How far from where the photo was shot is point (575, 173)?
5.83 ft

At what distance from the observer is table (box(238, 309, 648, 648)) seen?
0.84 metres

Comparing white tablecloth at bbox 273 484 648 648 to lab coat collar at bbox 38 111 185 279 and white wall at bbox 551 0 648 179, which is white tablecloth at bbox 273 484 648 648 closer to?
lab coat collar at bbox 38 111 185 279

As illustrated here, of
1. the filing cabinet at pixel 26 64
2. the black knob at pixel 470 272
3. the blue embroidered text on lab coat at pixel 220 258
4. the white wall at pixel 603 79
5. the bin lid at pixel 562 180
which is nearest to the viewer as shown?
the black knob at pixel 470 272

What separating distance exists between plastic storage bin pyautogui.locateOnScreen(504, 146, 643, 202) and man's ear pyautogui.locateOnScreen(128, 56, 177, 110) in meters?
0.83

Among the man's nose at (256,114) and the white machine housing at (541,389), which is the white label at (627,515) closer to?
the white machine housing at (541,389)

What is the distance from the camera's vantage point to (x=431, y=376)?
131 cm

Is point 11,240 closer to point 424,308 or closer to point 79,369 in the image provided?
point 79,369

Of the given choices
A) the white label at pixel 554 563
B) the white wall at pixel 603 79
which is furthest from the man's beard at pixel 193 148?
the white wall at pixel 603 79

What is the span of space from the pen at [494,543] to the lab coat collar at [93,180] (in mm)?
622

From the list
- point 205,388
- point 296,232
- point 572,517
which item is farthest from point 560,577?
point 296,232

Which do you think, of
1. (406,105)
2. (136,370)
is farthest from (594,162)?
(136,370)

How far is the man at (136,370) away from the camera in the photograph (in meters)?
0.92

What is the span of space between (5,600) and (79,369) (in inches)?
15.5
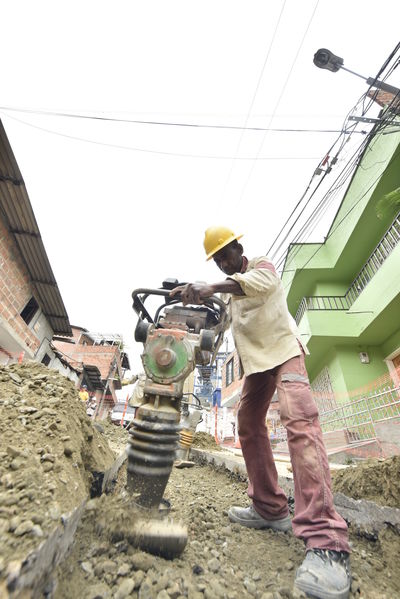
*-*-*
• [Given request]
Reproduce all of the lines above word for word, leaving out the picture.

• [Solved exercise]
How far from where the photo was shot is point (575, 173)?
5.83 ft

At what distance from the observer is table (box(238, 309, 648, 648)) seen?
0.84 metres

Comparing white tablecloth at bbox 273 484 648 648 to lab coat collar at bbox 38 111 185 279 and white wall at bbox 551 0 648 179, which is white tablecloth at bbox 273 484 648 648 closer to?
lab coat collar at bbox 38 111 185 279

As illustrated here, of
1. the filing cabinet at pixel 26 64
2. the black knob at pixel 470 272
3. the blue embroidered text on lab coat at pixel 220 258
4. the white wall at pixel 603 79
5. the bin lid at pixel 562 180
which is nearest to the viewer as shown?
the black knob at pixel 470 272

What separating distance exists between plastic storage bin pyautogui.locateOnScreen(504, 146, 643, 202) and man's ear pyautogui.locateOnScreen(128, 56, 177, 110) in meters?
0.83

Among the man's nose at (256,114) and the white machine housing at (541,389), which is the white label at (627,515) closer to?
the white machine housing at (541,389)

What is the distance from the camera's vantage point to (x=431, y=376)?
131 cm

Is point 11,240 closer to point 424,308 or closer to point 79,369 in the image provided?
point 79,369

Of the given choices
A) the white label at pixel 554 563
B) the white wall at pixel 603 79
which is furthest from the man's beard at pixel 193 148?
the white wall at pixel 603 79

What is the span of space from the pen at [494,543] to the lab coat collar at [93,180] (in mm)?
622

From the list
- point 205,388
- point 296,232
- point 572,517
which item is farthest from point 560,577?
point 296,232

Which do you think, of
1. (406,105)
2. (136,370)
is farthest from (594,162)?
(136,370)

How far is the man at (136,370) away from the camera in the photograph (in meters)?
0.92

What is the span of space between (5,600) and (79,369) (in inches)?
15.5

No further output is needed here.